Miragaia é um dos mais típicos bairros ribeirinhos do Porto. Em tempos passados foi residência de marinheiros e embarcadiços; de mestres e capitães de navios que andavam nas carreiras da Índia e do Brasil; na sua praia, onde, nos finais do século XIX, ergueram o edifício que é hoje o Museu dos Transportes, funcionaram os estaleiros navais do rei onde se construíam navios “tão bons como os que se faziam em qualquer outro sítio da Europa…” Miragaia foi terra de mercadores e de lendas. A começar pela que deu nome ao sítio, já evocada, numa das crónicas anteriores. Mas há mais.
Há a história da milagrosa imagem do S. Pantaleão, trazida para o Porto por cidadãos arménios, fugidos das invasões turcas.
S. Pantaleão, cidadão arménio, médico de profissão e católico, foi martirizado por não ter abjurado a sua fé. No século XV, fugindo a mais uma invasão turca, um grupo de arménios trouxe consigo o corpo de S. Pantaleão que foi colocado na igreja paroquial de S. Pedro de Miragaia. Pouco tempo depois era-lhe atribuído o milagre de ter salvo Miragaia de uma epidemia de peste. Foi de imediato “graduado” em patrono da cidade. Em Miragaia ainda e existe a rua Arménia onde os desta nacionalidade se fixaram.
E há aquela história dos bispos que, se administrassem o crisma em Miragaia, morreriam passado um ano. D. Lourenço Correia de Sá (1796/1798) não acabou a administração daquele sacramento e poucos dias depois morria. O mesmo aconteceu com D. António Barbosa Leão (1919/1929) que também morreu depois de ter crismado em Miragaia. A lenda ficou.

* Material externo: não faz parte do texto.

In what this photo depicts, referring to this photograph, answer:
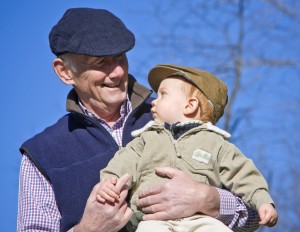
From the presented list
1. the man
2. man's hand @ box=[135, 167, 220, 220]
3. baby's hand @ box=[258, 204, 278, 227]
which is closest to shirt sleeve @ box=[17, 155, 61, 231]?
the man

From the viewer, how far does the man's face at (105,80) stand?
12.0 ft

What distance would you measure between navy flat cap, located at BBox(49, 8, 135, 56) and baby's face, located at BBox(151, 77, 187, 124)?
36 cm

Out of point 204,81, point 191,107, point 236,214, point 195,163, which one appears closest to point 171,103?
point 191,107

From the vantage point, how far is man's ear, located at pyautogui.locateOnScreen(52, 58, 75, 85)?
388 centimetres

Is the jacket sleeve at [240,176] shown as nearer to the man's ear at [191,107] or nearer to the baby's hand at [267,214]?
the baby's hand at [267,214]

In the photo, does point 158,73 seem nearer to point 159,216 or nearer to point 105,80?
point 105,80

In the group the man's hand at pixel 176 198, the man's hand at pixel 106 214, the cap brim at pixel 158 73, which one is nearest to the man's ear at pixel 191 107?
the cap brim at pixel 158 73

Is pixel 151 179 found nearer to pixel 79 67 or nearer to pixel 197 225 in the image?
pixel 197 225

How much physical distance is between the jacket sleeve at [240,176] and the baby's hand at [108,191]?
467mm

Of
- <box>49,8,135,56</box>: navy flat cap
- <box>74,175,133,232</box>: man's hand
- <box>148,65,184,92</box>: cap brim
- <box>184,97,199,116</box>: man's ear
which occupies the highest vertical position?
<box>49,8,135,56</box>: navy flat cap

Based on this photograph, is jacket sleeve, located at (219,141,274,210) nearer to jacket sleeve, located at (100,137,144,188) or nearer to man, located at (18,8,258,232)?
man, located at (18,8,258,232)

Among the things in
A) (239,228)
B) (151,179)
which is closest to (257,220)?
(239,228)

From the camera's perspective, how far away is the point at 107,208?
317cm

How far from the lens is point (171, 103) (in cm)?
332
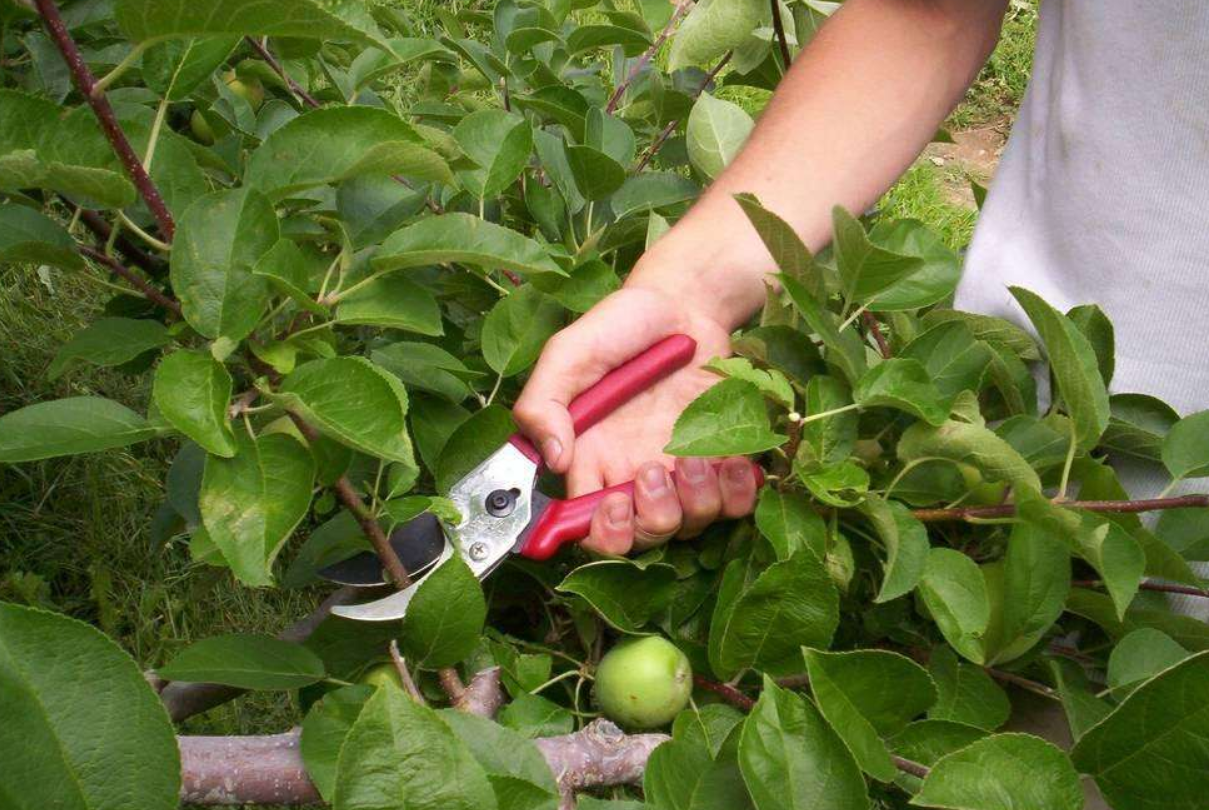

Mas a mais curiosa de todas é aquela que tem como protagonista o mercador de Miragaia, Pedro Gomes Simões. Ao que parece a vida não lhe corria lá muito bem. Nos negócios em que se metia, nunca tinha sucesso. E andou por todos eles. Meteu-se a construtor de navios e foi um desastre. Experimentou o comércio das especiarias vindas do oriente e faliu. Tentou o rendoso negócio do vinho e também aqui a sorte lhe foi adversa. Até que um dia teve uma ideia.
Voltou aos negócios “de grosso trato“ mas não foi sozinho. Meteu um sócio na empresa: Jesus Cristo. Exatamente, nem mais nem menos do que o doce rabi de Galileia. não querem saber que o negócio prosperou? Não só prosperou como começou a dar pingues lucros e aí Pedro Gomes Simão começou a dividir os lucros com o “sócio”. Como? – pergunta o leitor com toda a legitimidade. Da única maneira que tinha para o fazer: comprando paramentos novos para a igreja paroquial; dotando a confraria com novas alfaias, algumas como custódias e cálices, de ouro e prata; e pagando obras que se faziam na própria igreja. Ao fim e ao cabo, um sócio cumpridor.